IN JULY 2010, the French Ministry of Education announced changes for the academic year 2011–12 in the national curriculum for high school sex education. By the end of September 2011, 80 deputies from the National Assembly and 113 senators (roughly one-third of all senators) had sent letters of protest to the Minister of Education, Luc Chatel—and not for the reasons you might expect. There were potentially controversial new sections in the curriculum, including information on obtaining sexual pleasure along with descriptions of a panorama of sexual practices, but these were not the objects of their scorn. Rather, the letters were sent mostly in protest against the teaching of gender as a social construction and to plead for this new section to be removed.

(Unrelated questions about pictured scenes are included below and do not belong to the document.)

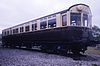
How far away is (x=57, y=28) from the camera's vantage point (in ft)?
47.4

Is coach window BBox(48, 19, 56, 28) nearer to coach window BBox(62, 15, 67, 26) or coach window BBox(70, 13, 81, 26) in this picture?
coach window BBox(62, 15, 67, 26)

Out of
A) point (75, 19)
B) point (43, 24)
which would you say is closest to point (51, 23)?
point (43, 24)

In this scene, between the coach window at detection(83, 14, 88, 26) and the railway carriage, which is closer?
the railway carriage

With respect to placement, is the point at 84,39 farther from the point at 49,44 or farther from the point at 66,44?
the point at 49,44

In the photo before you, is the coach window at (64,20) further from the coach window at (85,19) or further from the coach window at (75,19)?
the coach window at (85,19)

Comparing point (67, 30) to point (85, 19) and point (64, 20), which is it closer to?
point (64, 20)

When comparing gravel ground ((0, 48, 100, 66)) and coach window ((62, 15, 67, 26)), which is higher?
coach window ((62, 15, 67, 26))

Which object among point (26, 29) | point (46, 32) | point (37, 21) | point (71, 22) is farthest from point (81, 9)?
point (26, 29)

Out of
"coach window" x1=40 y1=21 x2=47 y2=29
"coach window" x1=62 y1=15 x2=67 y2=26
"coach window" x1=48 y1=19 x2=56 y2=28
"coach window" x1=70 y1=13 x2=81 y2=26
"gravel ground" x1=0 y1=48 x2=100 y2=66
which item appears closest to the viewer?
"gravel ground" x1=0 y1=48 x2=100 y2=66

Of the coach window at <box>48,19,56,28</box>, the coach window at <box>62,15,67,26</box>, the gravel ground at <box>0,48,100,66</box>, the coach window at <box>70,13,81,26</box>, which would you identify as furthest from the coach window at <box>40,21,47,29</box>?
the gravel ground at <box>0,48,100,66</box>

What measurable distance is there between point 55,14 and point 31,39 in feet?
18.4

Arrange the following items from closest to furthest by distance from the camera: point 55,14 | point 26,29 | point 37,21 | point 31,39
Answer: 1. point 55,14
2. point 37,21
3. point 31,39
4. point 26,29

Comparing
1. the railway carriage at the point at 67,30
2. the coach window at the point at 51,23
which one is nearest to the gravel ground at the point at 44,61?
the railway carriage at the point at 67,30

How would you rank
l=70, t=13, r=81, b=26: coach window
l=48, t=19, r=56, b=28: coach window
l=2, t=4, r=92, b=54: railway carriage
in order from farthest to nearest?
l=48, t=19, r=56, b=28: coach window
l=70, t=13, r=81, b=26: coach window
l=2, t=4, r=92, b=54: railway carriage
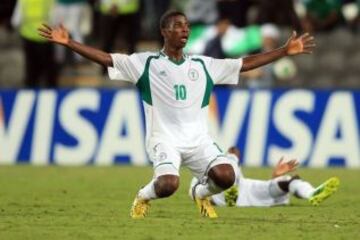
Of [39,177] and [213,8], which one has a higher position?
[213,8]

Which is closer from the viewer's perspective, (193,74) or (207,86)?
(193,74)

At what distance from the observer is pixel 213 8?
945 inches

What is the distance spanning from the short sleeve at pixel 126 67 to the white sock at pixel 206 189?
1.19 meters

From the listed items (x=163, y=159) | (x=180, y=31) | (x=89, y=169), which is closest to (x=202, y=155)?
(x=163, y=159)

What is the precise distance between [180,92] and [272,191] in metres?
2.33

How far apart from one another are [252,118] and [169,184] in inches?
379

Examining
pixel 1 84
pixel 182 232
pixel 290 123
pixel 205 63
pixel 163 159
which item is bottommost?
pixel 182 232

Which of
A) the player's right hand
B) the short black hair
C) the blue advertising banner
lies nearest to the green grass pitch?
the player's right hand

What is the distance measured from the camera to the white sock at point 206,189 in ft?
41.1

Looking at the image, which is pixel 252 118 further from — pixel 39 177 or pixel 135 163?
pixel 39 177

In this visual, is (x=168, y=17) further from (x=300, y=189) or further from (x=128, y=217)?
(x=300, y=189)

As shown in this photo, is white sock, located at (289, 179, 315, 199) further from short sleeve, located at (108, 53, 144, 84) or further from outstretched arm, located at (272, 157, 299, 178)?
short sleeve, located at (108, 53, 144, 84)

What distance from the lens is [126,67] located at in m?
12.6

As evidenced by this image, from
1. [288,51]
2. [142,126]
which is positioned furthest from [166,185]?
[142,126]
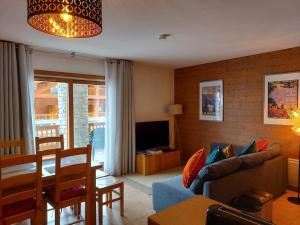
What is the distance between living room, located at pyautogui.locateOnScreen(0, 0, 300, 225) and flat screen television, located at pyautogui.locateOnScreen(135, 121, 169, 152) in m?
0.02

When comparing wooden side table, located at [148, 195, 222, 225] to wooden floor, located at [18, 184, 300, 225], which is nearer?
wooden side table, located at [148, 195, 222, 225]

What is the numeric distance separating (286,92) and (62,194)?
12.1 feet

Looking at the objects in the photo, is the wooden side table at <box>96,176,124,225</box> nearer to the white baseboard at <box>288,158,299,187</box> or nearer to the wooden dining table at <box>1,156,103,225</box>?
the wooden dining table at <box>1,156,103,225</box>

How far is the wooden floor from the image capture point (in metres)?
2.70

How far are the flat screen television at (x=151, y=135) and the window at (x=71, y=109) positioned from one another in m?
0.78

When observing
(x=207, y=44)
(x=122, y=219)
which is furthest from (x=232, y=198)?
(x=207, y=44)

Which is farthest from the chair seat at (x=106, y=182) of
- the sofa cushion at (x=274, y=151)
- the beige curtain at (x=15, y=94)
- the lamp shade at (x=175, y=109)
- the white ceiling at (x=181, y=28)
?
the lamp shade at (x=175, y=109)

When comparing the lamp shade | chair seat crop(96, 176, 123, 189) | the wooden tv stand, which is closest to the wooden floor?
chair seat crop(96, 176, 123, 189)

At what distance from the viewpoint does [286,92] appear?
3.70 m

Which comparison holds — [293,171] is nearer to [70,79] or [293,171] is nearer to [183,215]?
[183,215]

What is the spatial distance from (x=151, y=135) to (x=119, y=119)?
0.93 meters

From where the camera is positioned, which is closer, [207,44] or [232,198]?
[232,198]

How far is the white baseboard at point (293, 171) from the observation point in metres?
3.61

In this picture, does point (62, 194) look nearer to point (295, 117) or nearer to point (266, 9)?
point (266, 9)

Sex education has been a part of the French high school curriculum since 1974. And since then, as the historian Tamara Chaplin has pointed out, the Ministry of Education [has distinguished]between information (understood as the biological and physiological facts of sexual activity) and education (that which confers psychological, affective, social, spiritual and moral meaning onto human sexual behavior). And whereas information remains within the state’s purview, education—given its divisive content—is still relegated to extracurricular activities, whether coordinated by parents, or under the careful ministrations of religious leaders, or (more uncomfortably and mostly by default) relinquished to young people themselves. The problematic guiding presumption, of course, is that one actually can separate these two domains (Chaplin, 2011).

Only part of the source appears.